- _What you are asked to do_
Please copy out the records below word for word.

--------

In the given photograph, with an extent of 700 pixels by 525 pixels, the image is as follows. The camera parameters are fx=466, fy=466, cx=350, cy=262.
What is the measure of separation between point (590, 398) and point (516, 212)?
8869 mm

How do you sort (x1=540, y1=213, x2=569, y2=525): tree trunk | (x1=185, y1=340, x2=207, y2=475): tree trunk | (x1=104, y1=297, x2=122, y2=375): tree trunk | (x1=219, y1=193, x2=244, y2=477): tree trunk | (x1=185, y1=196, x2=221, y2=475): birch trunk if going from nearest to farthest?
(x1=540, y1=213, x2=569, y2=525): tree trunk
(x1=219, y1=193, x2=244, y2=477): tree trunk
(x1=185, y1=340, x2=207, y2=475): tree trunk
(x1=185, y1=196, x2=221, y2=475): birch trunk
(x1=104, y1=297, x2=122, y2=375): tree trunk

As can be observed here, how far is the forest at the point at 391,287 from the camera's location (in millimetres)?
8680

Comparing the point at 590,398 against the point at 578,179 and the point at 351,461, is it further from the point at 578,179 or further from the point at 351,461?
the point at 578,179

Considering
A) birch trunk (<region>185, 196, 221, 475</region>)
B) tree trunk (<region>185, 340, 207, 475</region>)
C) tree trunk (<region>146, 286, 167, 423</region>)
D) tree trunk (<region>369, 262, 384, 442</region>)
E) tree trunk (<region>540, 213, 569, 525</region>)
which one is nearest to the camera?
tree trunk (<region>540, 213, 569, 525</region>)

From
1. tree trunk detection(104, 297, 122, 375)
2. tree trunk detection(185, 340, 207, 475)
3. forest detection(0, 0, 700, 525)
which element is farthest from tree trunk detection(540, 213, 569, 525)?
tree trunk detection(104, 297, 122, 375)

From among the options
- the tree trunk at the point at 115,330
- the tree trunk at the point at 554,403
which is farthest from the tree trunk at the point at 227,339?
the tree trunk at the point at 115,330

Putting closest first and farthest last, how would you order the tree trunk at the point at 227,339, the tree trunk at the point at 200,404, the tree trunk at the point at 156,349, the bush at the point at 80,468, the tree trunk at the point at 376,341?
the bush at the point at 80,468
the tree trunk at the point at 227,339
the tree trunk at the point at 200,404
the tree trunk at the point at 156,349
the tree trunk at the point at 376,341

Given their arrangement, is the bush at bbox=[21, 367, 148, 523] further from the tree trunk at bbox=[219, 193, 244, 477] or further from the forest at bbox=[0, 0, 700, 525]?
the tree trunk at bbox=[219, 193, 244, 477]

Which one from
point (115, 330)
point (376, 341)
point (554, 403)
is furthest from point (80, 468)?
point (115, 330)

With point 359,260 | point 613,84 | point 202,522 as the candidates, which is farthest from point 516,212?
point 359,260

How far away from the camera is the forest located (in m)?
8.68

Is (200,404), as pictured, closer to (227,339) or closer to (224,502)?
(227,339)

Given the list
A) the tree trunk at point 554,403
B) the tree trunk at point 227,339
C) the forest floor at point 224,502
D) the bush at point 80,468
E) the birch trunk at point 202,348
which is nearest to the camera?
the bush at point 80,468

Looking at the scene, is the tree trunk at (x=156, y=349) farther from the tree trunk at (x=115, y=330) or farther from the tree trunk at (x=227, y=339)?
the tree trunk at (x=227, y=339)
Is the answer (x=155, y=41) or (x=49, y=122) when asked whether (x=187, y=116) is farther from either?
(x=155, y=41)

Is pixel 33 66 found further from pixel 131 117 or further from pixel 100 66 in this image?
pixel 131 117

--------

- _Answer for this exercise_
In the given photograph, with an extent of 700 pixels by 525 pixels, the image is as follows. The camera parameters are fx=466, fy=466, cx=350, cy=262.
What is the measure of separation between point (590, 398) and point (516, 212)?
8869 mm

How do you sort (x1=540, y1=213, x2=569, y2=525): tree trunk | (x1=185, y1=340, x2=207, y2=475): tree trunk | (x1=104, y1=297, x2=122, y2=375): tree trunk | (x1=219, y1=193, x2=244, y2=477): tree trunk | (x1=185, y1=196, x2=221, y2=475): birch trunk if going from nearest to farthest?
(x1=540, y1=213, x2=569, y2=525): tree trunk
(x1=219, y1=193, x2=244, y2=477): tree trunk
(x1=185, y1=340, x2=207, y2=475): tree trunk
(x1=185, y1=196, x2=221, y2=475): birch trunk
(x1=104, y1=297, x2=122, y2=375): tree trunk

As can be observed here, how far is the forest at the point at 391,287 from the camera's location (in millimetres)?
8680

Comparing the point at 590,398 against the point at 578,179 and the point at 351,461, is it further from the point at 578,179 or further from the point at 351,461?
the point at 578,179

Considering
A) birch trunk (<region>185, 196, 221, 475</region>)
B) tree trunk (<region>185, 340, 207, 475</region>)
C) tree trunk (<region>146, 286, 167, 423</region>)
D) tree trunk (<region>369, 262, 384, 442</region>)
E) tree trunk (<region>540, 213, 569, 525</region>)
which one is nearest to the camera?
tree trunk (<region>540, 213, 569, 525</region>)

From
1. tree trunk detection(104, 297, 122, 375)
2. tree trunk detection(185, 340, 207, 475)
3. forest detection(0, 0, 700, 525)
which element is farthest from tree trunk detection(540, 213, 569, 525)?
tree trunk detection(104, 297, 122, 375)

From among the options
- the tree trunk at the point at 115,330
- the tree trunk at the point at 554,403
which is farthest from the tree trunk at the point at 227,339?
the tree trunk at the point at 115,330

Putting closest first and farthest last, how would you order the tree trunk at the point at 227,339, the tree trunk at the point at 200,404, the tree trunk at the point at 156,349, the bush at the point at 80,468, the tree trunk at the point at 376,341?
the bush at the point at 80,468
the tree trunk at the point at 227,339
the tree trunk at the point at 200,404
the tree trunk at the point at 156,349
the tree trunk at the point at 376,341

Given their arrangement, is the bush at bbox=[21, 367, 148, 523] further from the tree trunk at bbox=[219, 193, 244, 477] or further from the forest at bbox=[0, 0, 700, 525]?
the tree trunk at bbox=[219, 193, 244, 477]

Which one from
point (115, 330)
point (376, 341)
point (554, 403)
is furthest from point (80, 468)?
point (115, 330)

With point 359,260 | point 613,84 | point 202,522 as the candidates, which is farthest from point 516,212?
point 359,260

How far away from the camera is the forest located (in m)?
8.68

Is (200,404), as pictured, closer to (227,339) or closer to (224,502)?
(227,339)

Given the list
A) the tree trunk at point 554,403
B) the tree trunk at point 227,339
C) the forest floor at point 224,502
D) the bush at point 80,468
E) the birch trunk at point 202,348
which is nearest to the camera?
the bush at point 80,468

Looking at the scene, is the tree trunk at (x=156, y=349) farther from the tree trunk at (x=115, y=330) or farther from the tree trunk at (x=227, y=339)?
the tree trunk at (x=227, y=339)
Is the answer (x=155, y=41) or (x=49, y=122) when asked whether (x=187, y=116) is farther from either?
(x=155, y=41)

Is pixel 33 66 found further from pixel 131 117 or further from pixel 100 66 in this image?
pixel 131 117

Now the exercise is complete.